**Stated goal:**
Locate each line in the listing below that contains the word "thick", and copy those lines out in full.

**Task material:**

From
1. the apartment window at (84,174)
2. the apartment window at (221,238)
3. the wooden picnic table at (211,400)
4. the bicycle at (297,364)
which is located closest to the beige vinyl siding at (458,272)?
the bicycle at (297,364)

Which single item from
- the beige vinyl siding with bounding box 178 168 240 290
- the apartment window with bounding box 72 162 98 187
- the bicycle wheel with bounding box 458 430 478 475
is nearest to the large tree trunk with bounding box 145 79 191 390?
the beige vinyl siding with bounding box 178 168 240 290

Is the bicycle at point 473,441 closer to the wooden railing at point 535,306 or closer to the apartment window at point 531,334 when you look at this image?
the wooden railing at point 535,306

--

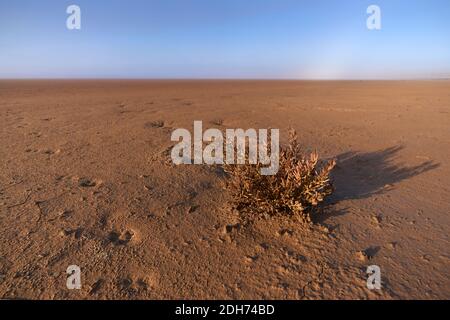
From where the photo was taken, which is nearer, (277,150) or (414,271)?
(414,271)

...

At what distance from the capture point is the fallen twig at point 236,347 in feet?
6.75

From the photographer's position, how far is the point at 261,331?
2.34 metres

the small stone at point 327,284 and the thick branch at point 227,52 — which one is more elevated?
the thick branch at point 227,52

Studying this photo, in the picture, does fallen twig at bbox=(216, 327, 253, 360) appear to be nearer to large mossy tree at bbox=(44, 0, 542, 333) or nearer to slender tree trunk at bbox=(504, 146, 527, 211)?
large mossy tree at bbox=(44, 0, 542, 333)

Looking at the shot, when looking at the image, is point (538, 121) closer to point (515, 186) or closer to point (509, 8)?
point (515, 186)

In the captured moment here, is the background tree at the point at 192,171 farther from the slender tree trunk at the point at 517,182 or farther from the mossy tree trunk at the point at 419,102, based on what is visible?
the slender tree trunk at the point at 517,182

**Reply to the exercise:**
the small stone at point 327,284 and the thick branch at point 227,52 — which one is more elevated?
the thick branch at point 227,52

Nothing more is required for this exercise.